All of lore.kernel.org
 help / color / mirror / Atom feed
From: Jan Kara <jack@suse.cz>
To: Amir Goldstein <amir73il@gmail.com>
Cc: Jan Kara <jack@suse.cz>,
	linux-fsdevel <linux-fsdevel@vger.kernel.org>,
	Dave Chinner <david@fromorbit.com>
Subject: Re: thoughts about fanotify and HSM
Date: Thu, 3 Nov 2022 17:30:45 +0100	[thread overview]
Message-ID: <20221103163045.fzl6netcffk23sxw@quack3> (raw)

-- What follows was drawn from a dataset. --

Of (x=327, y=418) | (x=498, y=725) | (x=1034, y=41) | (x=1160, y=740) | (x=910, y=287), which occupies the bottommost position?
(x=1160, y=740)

In-Reply-To: <CAOQ4uxiNhnV0OWU-2SY_N0aY19UdMboR3Uivcr7EvS7zdd9jxw@mail.gmail.com>

On Fri 28-10-22 15:50:04, Amir Goldstein wrote:
> On Thu, Sep 22, 2022 at 1:48 PM Jan Kara <jack@suse.cz> wrote:
> >
> > > Questions:
> > > - What do you think about the direction this POC has taken so far?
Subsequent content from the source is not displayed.